CIC was the Event Partner for the Crane Operator Rodeo, which included five Regional Qualifiers (including one in Houston that Construction Citizen reported on) that culminated in the National Championship in October, where 10 finalists competed using a 66-ton LTR 1060 telescopic crawler crane donated by Liebherr Cranes Inc.
“Through the Crane Operator Rodeo we hope to increase awareness for the 2014 OSHA requirement for operators to be certified by type and capacity,” said Debbie Dickinson, executive director of CIC. “We talk to operators every day who are still unsure of what they need to do to be legal. The message has not been covered plainly enough and it’s not reaching the right people,” she said.
Dickinson highlights several misconceptions regarding crane operator certification. The following statements are all false.
- OSHA will grandfather operators with a certain amount of experience.
- Qualification received from a training company will suffice as certification.
- Local or state licenses are all that will be required in those jurisdictions.
- All accredited certifications are equal.
Dickinson offered the following warning:
“Operators must have a national certification that is accredited by type and capacity. Operators should pull out their cards to make sure it reflects this information.”
In addition, the Crane Operator Rodeo is an opportunity to provide positive publicity for the crane and rigging industry. “For every accident that gets media there are hundreds of highly skilled operators out there keeping the industry safe. This was a chance for operators to show off their considerable knowledge and skills,” said Dickinson.
For the National Championship the crawler crane was set up at its maximum 5 degree offset and with the boom extended to 124 feet. The course was further from the crane than during the Regional Qualifiers, and the skills tests were more difficult. In addition, the far-reaching effects of Hurricane Sandy, which was strengthening for a brutal landfall much farther to the north at the time, created gusty conditions which greatly added to the challenge. Jim Headley, president of the Crane Institute of America which is the parent company of CIC, explained:
“At the Regional Rodeo Qualifier Events the cranes were operated with 70 feet of boom. In the National Championship we increased that to 124 feet because the longer the boom, the more skill it takes to control the load.”

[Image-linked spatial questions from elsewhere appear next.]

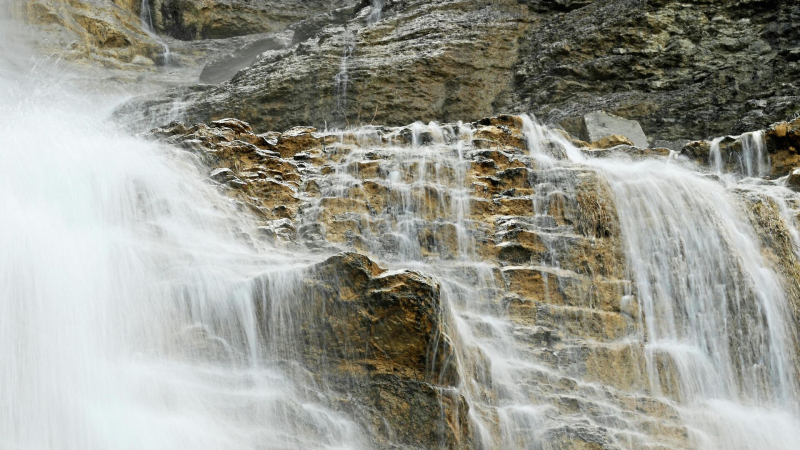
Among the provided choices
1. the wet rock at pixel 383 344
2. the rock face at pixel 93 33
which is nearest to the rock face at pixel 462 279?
the wet rock at pixel 383 344

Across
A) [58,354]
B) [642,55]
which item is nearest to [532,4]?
[642,55]

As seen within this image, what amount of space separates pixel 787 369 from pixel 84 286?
22.7ft

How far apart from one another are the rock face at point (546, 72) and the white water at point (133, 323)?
582 cm

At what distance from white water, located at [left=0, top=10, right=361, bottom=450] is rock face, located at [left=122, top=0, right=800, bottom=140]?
5.82 m

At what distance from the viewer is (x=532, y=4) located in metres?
16.9

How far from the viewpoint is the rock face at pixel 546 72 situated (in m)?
14.0

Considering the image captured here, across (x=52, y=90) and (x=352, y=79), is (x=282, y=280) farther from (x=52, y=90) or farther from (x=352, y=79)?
(x=52, y=90)

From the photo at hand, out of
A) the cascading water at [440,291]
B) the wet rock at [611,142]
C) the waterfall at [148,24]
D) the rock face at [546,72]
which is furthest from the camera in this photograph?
the waterfall at [148,24]

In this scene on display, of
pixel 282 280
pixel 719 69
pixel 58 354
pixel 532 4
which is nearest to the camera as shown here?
pixel 58 354

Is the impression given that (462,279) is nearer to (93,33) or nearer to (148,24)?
(93,33)

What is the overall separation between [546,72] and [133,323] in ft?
34.2

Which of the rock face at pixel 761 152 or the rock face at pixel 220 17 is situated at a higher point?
the rock face at pixel 220 17

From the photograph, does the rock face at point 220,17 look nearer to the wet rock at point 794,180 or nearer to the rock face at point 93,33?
the rock face at point 93,33

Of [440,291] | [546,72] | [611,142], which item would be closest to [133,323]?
[440,291]
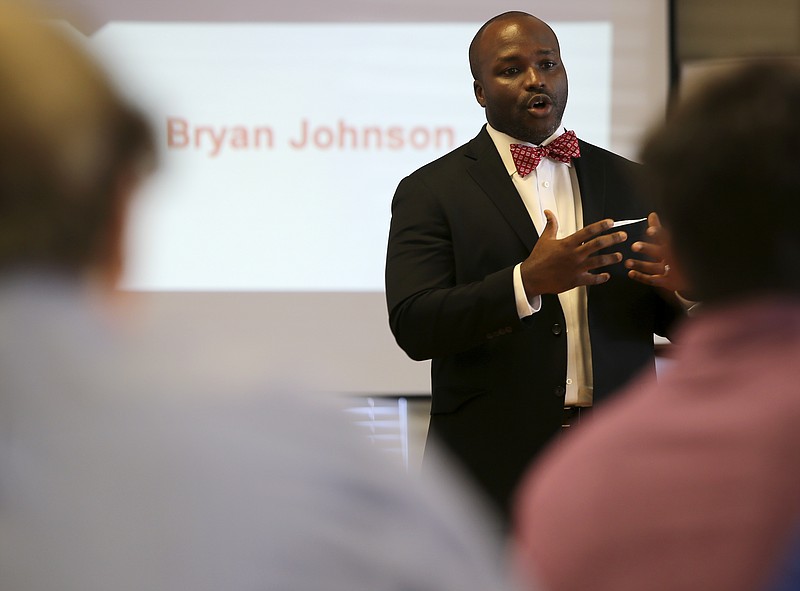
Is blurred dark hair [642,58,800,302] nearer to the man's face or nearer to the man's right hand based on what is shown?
the man's right hand

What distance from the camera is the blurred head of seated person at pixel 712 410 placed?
0.81 m

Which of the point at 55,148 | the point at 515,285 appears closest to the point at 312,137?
the point at 515,285

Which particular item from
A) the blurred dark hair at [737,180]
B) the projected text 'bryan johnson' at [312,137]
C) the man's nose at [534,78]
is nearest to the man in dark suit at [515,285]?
the man's nose at [534,78]

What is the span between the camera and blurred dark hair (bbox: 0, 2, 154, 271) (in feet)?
2.07

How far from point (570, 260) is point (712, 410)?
148cm

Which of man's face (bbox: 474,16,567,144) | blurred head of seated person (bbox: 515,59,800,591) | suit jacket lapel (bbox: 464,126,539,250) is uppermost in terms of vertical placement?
man's face (bbox: 474,16,567,144)

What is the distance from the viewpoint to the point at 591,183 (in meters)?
2.63

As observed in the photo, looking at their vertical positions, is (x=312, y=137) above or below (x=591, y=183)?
above

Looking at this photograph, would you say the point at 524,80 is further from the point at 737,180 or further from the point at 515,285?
the point at 737,180

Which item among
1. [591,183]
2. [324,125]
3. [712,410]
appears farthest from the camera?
[324,125]

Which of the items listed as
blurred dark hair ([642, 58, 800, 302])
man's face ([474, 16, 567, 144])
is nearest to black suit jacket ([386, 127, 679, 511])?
man's face ([474, 16, 567, 144])

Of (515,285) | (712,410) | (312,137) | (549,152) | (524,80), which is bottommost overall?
(712,410)

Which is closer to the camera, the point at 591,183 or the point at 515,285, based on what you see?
the point at 515,285

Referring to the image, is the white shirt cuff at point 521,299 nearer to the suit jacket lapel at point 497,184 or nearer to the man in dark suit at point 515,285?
the man in dark suit at point 515,285
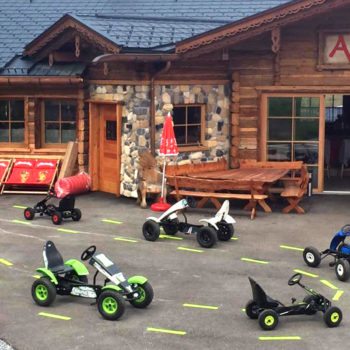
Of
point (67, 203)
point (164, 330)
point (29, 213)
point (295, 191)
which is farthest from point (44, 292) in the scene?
point (295, 191)

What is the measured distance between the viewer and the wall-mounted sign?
16.0m

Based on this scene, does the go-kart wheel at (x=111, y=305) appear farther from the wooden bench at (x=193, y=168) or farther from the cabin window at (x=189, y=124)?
the cabin window at (x=189, y=124)

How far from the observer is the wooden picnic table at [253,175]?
14531mm

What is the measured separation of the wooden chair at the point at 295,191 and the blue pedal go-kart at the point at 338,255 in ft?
11.4

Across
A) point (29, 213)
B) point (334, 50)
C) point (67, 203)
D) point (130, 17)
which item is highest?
point (130, 17)

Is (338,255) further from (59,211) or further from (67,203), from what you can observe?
(59,211)

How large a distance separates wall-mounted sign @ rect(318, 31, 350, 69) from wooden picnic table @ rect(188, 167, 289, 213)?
2691mm

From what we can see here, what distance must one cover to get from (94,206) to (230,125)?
3.83 m

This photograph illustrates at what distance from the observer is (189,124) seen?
649 inches

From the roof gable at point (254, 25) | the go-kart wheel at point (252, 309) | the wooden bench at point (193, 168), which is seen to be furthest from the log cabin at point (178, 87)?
the go-kart wheel at point (252, 309)

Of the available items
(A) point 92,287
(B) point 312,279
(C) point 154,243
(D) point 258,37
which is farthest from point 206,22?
(A) point 92,287

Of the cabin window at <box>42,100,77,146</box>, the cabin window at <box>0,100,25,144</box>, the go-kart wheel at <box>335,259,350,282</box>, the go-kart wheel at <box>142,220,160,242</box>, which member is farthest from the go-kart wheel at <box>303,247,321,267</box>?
the cabin window at <box>0,100,25,144</box>

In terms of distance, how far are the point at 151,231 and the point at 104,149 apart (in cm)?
501

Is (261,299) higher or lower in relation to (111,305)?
higher
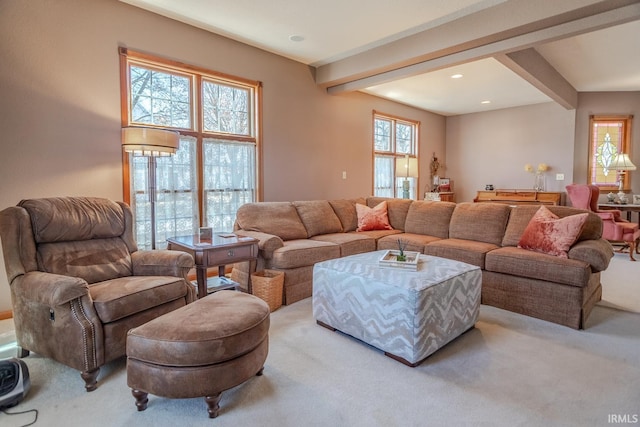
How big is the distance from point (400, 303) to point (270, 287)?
1.30 metres

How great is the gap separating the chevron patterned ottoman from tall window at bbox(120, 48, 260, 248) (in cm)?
184

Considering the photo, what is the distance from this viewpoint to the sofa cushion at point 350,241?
12.4ft

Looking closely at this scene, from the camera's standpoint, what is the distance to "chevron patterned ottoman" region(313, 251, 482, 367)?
212 centimetres

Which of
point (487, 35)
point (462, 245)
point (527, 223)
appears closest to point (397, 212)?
point (462, 245)

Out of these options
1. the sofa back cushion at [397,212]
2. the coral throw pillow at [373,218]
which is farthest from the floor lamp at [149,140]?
the sofa back cushion at [397,212]

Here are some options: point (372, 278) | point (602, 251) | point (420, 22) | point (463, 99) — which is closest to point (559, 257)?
point (602, 251)

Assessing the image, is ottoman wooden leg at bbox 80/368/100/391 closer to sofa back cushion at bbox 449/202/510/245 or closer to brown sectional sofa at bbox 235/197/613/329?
brown sectional sofa at bbox 235/197/613/329

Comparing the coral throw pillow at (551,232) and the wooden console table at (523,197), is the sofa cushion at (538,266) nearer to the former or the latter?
the coral throw pillow at (551,232)

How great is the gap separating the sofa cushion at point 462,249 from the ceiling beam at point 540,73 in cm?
188

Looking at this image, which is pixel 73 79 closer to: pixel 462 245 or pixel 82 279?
pixel 82 279

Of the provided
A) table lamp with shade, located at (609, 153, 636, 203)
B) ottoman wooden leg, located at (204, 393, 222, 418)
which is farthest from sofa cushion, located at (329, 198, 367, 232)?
table lamp with shade, located at (609, 153, 636, 203)

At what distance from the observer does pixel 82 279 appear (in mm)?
2045

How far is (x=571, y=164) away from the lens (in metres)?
6.43

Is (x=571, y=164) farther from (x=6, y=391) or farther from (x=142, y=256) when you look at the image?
(x=6, y=391)
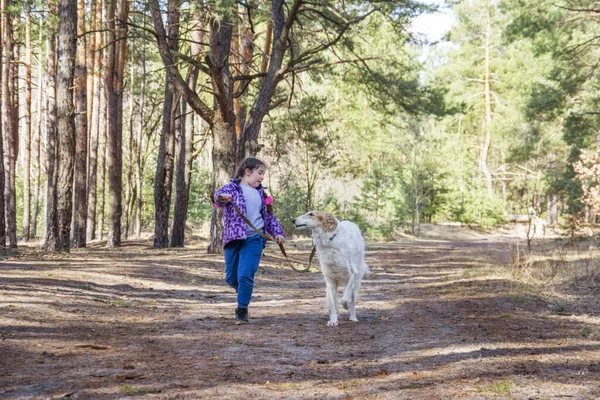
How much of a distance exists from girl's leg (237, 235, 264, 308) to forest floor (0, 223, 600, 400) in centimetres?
38

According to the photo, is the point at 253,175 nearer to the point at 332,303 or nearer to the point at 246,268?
the point at 246,268

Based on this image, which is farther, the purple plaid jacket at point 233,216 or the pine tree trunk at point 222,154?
the pine tree trunk at point 222,154

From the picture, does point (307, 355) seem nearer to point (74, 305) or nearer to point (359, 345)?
point (359, 345)

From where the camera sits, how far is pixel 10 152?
82.1 ft

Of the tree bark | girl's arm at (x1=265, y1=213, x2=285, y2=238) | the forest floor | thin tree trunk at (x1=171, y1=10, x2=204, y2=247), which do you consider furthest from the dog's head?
thin tree trunk at (x1=171, y1=10, x2=204, y2=247)

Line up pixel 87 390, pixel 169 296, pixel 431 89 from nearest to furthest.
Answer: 1. pixel 87 390
2. pixel 169 296
3. pixel 431 89

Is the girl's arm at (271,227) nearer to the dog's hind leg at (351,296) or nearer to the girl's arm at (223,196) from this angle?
the girl's arm at (223,196)

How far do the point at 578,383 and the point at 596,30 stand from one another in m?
24.5

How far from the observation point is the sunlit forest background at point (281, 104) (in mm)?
17969

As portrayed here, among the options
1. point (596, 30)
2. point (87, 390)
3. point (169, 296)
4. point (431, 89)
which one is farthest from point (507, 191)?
point (87, 390)

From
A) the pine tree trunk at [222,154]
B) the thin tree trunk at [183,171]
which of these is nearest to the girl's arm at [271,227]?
the pine tree trunk at [222,154]

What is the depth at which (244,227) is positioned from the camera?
811 cm

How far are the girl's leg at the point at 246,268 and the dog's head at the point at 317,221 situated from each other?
831 millimetres

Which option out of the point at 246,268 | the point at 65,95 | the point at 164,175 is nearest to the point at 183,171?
the point at 164,175
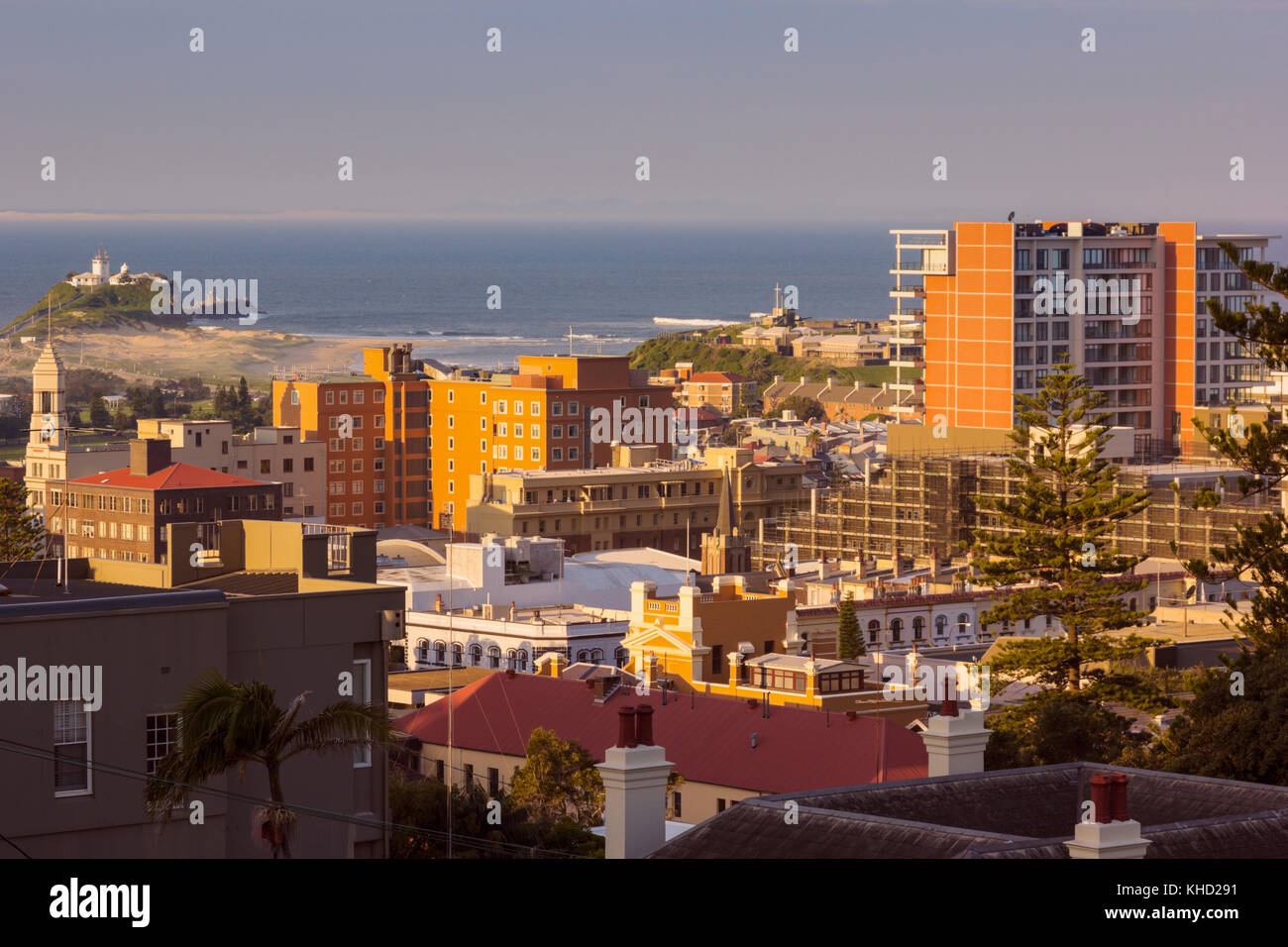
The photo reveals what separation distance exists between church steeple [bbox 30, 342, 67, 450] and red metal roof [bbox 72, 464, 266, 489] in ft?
32.3

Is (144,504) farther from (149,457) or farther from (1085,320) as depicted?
(1085,320)

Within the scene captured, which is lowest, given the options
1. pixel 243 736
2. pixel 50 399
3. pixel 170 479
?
pixel 243 736

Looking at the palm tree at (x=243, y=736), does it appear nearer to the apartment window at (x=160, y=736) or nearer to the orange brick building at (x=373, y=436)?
the apartment window at (x=160, y=736)

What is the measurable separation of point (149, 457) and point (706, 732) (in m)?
62.9

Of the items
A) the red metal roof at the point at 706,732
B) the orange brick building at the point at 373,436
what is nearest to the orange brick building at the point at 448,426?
the orange brick building at the point at 373,436

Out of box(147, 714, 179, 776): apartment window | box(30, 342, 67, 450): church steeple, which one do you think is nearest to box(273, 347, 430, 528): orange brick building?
box(30, 342, 67, 450): church steeple

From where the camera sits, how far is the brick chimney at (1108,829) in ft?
52.3

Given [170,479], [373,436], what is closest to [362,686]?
[170,479]

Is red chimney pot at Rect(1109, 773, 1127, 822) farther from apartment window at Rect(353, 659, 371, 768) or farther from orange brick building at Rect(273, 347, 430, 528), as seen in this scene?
orange brick building at Rect(273, 347, 430, 528)

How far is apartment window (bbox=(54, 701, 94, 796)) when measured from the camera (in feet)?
76.0

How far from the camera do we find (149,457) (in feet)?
371
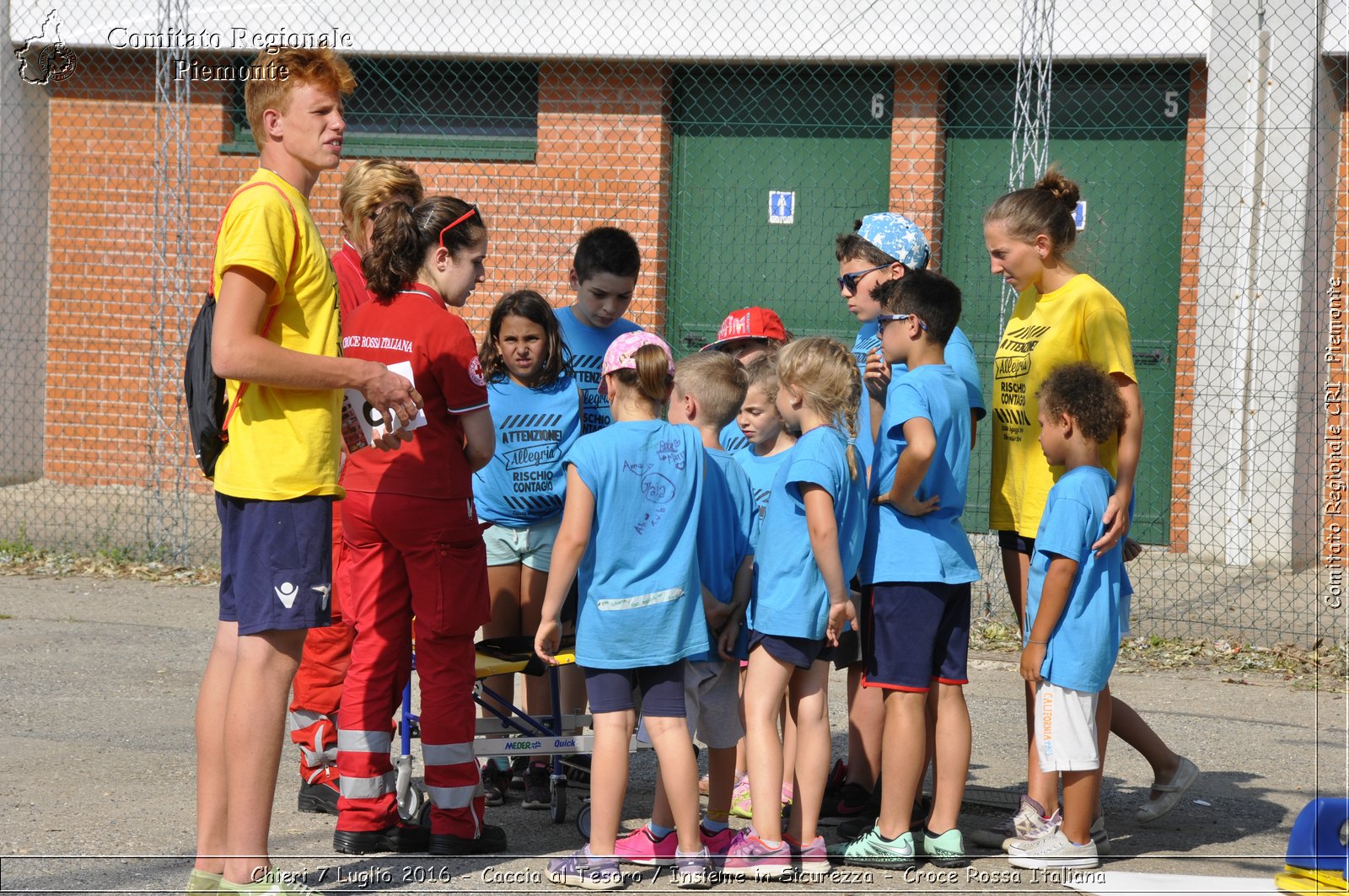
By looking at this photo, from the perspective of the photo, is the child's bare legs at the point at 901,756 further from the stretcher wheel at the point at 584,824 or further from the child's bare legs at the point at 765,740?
the stretcher wheel at the point at 584,824

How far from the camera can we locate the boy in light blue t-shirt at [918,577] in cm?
409

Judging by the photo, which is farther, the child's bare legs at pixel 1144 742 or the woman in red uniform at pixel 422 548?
the child's bare legs at pixel 1144 742

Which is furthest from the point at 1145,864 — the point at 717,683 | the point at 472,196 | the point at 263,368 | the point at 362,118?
the point at 362,118

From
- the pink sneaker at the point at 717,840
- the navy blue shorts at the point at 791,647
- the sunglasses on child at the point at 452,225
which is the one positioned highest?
the sunglasses on child at the point at 452,225

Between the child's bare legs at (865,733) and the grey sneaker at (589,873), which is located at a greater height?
the child's bare legs at (865,733)

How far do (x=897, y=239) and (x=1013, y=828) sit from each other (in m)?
2.03

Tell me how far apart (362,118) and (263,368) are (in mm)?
8404

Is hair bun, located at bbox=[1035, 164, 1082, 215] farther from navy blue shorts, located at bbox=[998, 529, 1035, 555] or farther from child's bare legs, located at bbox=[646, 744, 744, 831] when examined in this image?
child's bare legs, located at bbox=[646, 744, 744, 831]

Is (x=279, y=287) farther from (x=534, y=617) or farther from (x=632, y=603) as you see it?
(x=534, y=617)

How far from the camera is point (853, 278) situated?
477 cm

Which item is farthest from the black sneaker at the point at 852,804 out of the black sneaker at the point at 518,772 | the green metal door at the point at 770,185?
the green metal door at the point at 770,185

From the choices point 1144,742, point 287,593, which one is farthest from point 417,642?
point 1144,742

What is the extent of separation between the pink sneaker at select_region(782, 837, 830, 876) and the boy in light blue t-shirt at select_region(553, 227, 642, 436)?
1746 mm

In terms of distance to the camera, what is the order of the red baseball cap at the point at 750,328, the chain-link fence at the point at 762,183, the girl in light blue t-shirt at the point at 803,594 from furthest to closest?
A: 1. the chain-link fence at the point at 762,183
2. the red baseball cap at the point at 750,328
3. the girl in light blue t-shirt at the point at 803,594
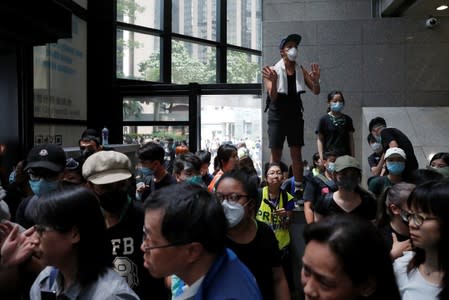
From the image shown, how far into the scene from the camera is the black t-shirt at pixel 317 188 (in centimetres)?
423

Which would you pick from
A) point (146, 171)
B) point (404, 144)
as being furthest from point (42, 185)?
point (404, 144)

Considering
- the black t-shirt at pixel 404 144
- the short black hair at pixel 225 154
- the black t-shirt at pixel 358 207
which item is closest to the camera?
the black t-shirt at pixel 358 207

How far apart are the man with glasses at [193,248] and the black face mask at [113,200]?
1.05m

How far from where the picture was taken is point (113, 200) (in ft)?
8.91

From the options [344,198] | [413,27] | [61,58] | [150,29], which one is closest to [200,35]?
[150,29]

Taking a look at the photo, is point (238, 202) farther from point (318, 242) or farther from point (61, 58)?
point (61, 58)

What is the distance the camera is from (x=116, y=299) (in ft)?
5.91

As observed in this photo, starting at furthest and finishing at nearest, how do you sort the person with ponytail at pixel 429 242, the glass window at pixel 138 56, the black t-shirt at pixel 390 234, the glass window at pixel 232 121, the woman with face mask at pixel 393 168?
the glass window at pixel 138 56, the glass window at pixel 232 121, the woman with face mask at pixel 393 168, the black t-shirt at pixel 390 234, the person with ponytail at pixel 429 242

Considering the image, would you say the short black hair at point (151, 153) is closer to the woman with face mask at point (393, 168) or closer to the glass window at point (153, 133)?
the woman with face mask at point (393, 168)

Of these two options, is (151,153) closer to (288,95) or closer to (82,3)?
(288,95)

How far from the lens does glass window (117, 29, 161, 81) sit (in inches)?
564

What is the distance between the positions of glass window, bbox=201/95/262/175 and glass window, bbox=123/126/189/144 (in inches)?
23.7

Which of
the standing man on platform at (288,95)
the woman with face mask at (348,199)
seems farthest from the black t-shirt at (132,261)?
the standing man on platform at (288,95)

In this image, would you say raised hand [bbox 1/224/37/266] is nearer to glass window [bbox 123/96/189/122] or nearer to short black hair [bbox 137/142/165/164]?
short black hair [bbox 137/142/165/164]
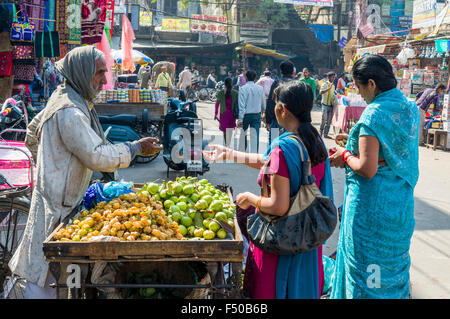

“The biggest challenge was the unlevelness of the crane and the wind, but this creates a scenario for better showcasing the skill of the operator,” Pettit said, before competing in the final round.
The operators posting the four scores with the lowest deductions competed in a second round, and those with the best three scores took home prizes. First runner-up was Mark Adcock of Crane Rental Corp in Davenport, Florida. Second runner-up was John Seach of Marco Crane & Rigging in Phoenix, Arizona. The other qualifier in the final four was Gregg Eldridge of Payne’s Cranes in Bainbridge, New York.
Crane Institute Certification (CIC) is an independent certifying organization providing OSHA recognized, NCCA accredited certifications for mobile crane operators in up to five classifications according to type and capacity including tower crane operator, overhead crane operator, basic and advanced rigger, and signalperson certifications. Exams are available in English and Spanish.
MCM Events is a division of Maximum Capacity Media, which publishes construction equipment trade magazines, including Crane and Rigging Hot Line.